— What to do —
Output the entries that follow character for character. Leave every image out.

— Source records —
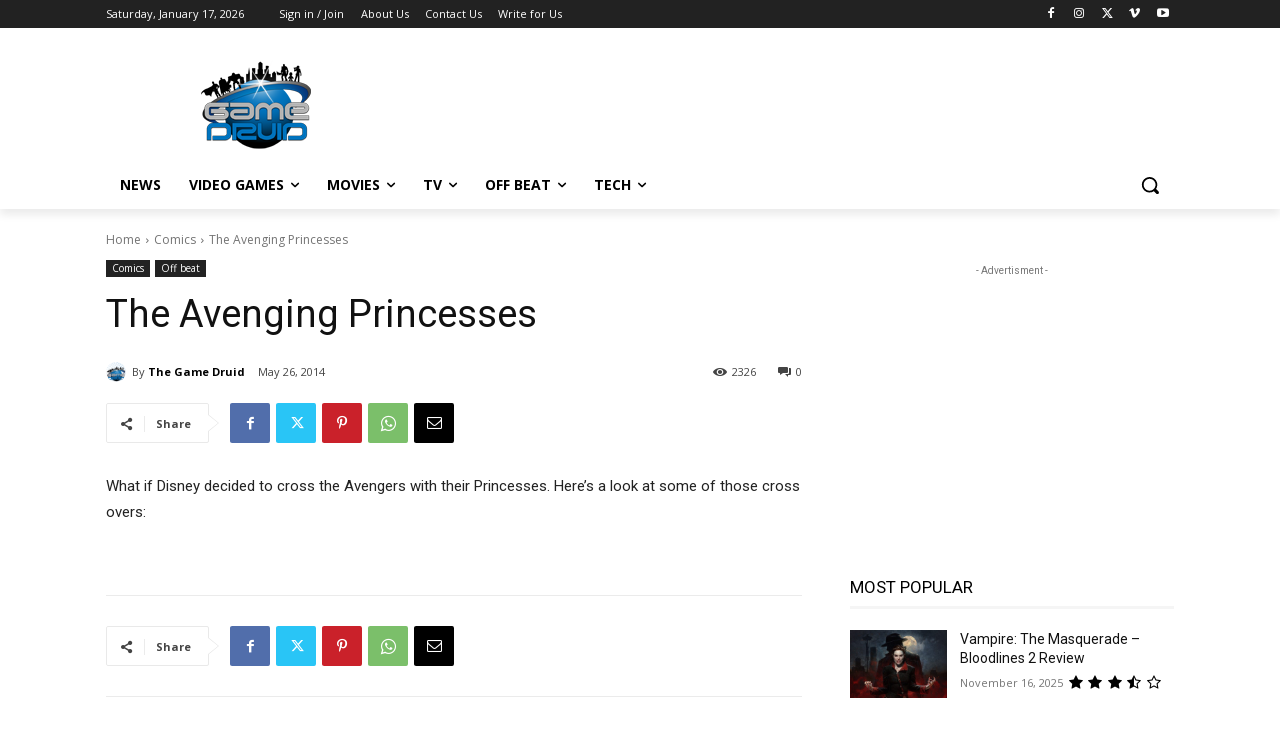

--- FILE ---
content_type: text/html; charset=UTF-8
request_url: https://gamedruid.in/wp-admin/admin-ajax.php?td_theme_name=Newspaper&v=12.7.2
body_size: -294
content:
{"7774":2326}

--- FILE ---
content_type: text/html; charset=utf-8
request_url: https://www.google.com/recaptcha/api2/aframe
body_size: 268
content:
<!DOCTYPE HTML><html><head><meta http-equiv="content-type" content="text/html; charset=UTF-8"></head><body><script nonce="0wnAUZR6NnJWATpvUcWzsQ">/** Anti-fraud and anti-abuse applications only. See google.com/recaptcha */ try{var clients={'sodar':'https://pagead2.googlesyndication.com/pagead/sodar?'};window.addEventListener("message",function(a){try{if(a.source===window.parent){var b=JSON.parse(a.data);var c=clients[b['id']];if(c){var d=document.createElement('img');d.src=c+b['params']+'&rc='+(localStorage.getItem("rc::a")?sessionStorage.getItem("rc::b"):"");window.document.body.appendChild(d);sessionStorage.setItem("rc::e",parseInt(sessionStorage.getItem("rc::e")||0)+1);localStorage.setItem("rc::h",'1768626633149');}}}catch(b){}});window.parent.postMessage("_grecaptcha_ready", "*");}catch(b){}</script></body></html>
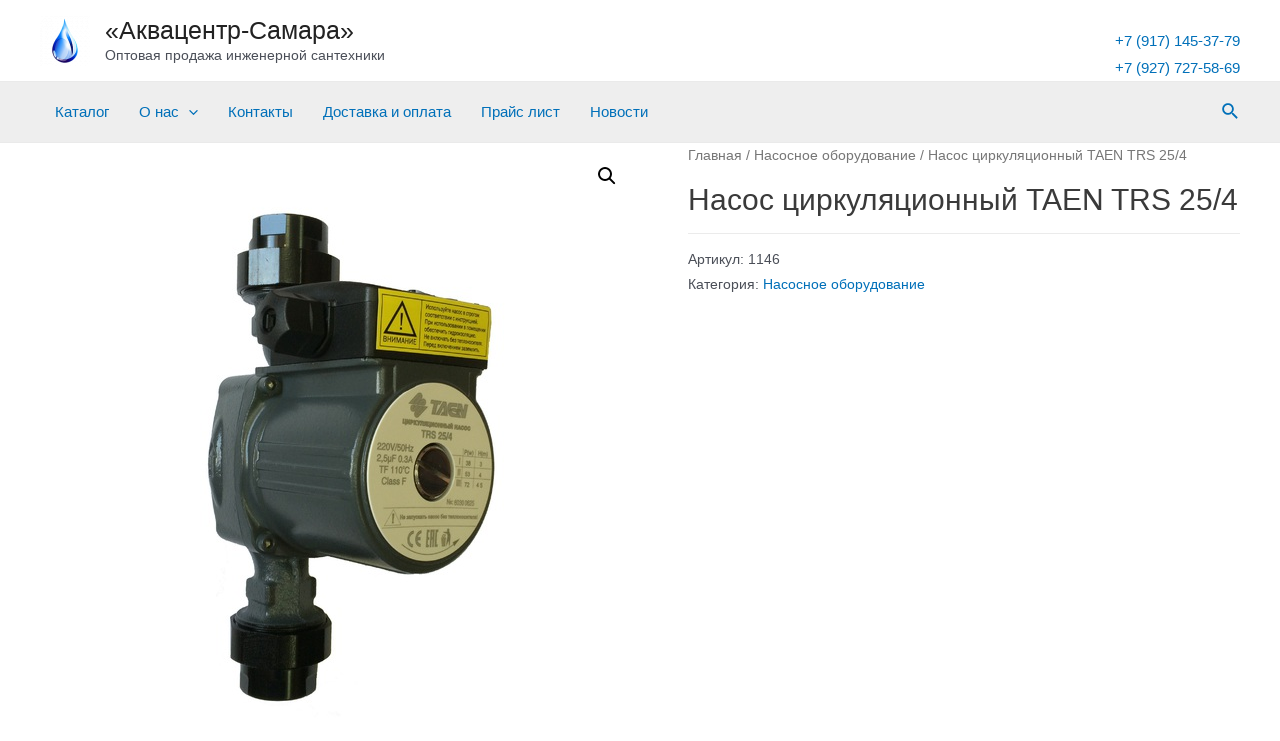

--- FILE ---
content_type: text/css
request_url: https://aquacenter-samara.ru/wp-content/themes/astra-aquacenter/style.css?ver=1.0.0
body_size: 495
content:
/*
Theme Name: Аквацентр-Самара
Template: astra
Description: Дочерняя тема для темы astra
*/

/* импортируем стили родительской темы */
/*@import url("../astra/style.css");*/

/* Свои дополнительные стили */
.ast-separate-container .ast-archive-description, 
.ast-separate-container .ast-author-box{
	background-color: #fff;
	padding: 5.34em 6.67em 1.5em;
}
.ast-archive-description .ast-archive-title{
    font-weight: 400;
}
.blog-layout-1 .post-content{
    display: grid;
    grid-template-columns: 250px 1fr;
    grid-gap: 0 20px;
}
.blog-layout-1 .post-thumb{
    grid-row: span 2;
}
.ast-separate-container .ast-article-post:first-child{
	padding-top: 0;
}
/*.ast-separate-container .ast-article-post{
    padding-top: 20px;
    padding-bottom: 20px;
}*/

— Your response —
--- FILE ---
content_type: text/html; charset=UTF-8
request_url: https://gamedruid.in/wp-admin/admin-ajax.php?td_theme_name=Newspaper&v=12.7.2
body_size: -294
content:
{"7774":2326}

--- FILE ---
content_type: text/html; charset=utf-8
request_url: https://www.google.com/recaptcha/api2/aframe
body_size: 268
content:
<!DOCTYPE HTML><html><head><meta http-equiv="content-type" content="text/html; charset=UTF-8"></head><body><script nonce="0wnAUZR6NnJWATpvUcWzsQ">/** Anti-fraud and anti-abuse applications only. See google.com/recaptcha */ try{var clients={'sodar':'https://pagead2.googlesyndication.com/pagead/sodar?'};window.addEventListener("message",function(a){try{if(a.source===window.parent){var b=JSON.parse(a.data);var c=clients[b['id']];if(c){var d=document.createElement('img');d.src=c+b['params']+'&rc='+(localStorage.getItem("rc::a")?sessionStorage.getItem("rc::b"):"");window.document.body.appendChild(d);sessionStorage.setItem("rc::e",parseInt(sessionStorage.getItem("rc::e")||0)+1);localStorage.setItem("rc::h",'1768626633149');}}}catch(b){}});window.parent.postMessage("_grecaptcha_ready", "*");}catch(b){}</script></body></html>

--- FILE ---
content_type: text/css
request_url: https://aquacenter-samara.ru/wp-content/themes/astra-aquacenter/style.css?ver=1.0.0
body_size: 495
content:
/*
Theme Name: Аквацентр-Самара
Template: astra
Description: Дочерняя тема для темы astra
*/

/* импортируем стили родительской темы */
/*@import url("../astra/style.css");*/

/* Свои дополнительные стили */
.ast-separate-container .ast-archive-description, 
.ast-separate-container .ast-author-box{
	background-color: #fff;
	padding: 5.34em 6.67em 1.5em;
}
.ast-archive-description .ast-archive-title{
    font-weight: 400;
}
.blog-layout-1 .post-content{
    display: grid;
    grid-template-columns: 250px 1fr;
    grid-gap: 0 20px;
}
.blog-layout-1 .post-thumb{
    grid-row: span 2;
}
.ast-separate-container .ast-article-post:first-child{
	padding-top: 0;
}
/*.ast-separate-container .ast-article-post{
    padding-top: 20px;
    padding-bottom: 20px;
}*/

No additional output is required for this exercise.